▶ **TASK DIRECTIONS**: Copy out every line of the data that follows, exactly.

▶ **DATA SHOWN**:
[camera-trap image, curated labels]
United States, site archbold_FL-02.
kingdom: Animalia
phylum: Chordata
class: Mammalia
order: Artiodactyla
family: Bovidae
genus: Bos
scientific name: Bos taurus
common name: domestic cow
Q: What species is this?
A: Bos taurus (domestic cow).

▶ **EXPECTED ANSWER**:
[camera-trap image, curated labels]
United States, site archbold_FL-02.
kingdom: Animalia
phylum: Chordata
class: Mammalia
order: Artiodactyla
family: Bovidae
genus: Bos
scientific name: Bos taurus
common name: domestic cow
Q: What species is this?
A: Bos taurus (domestic cow).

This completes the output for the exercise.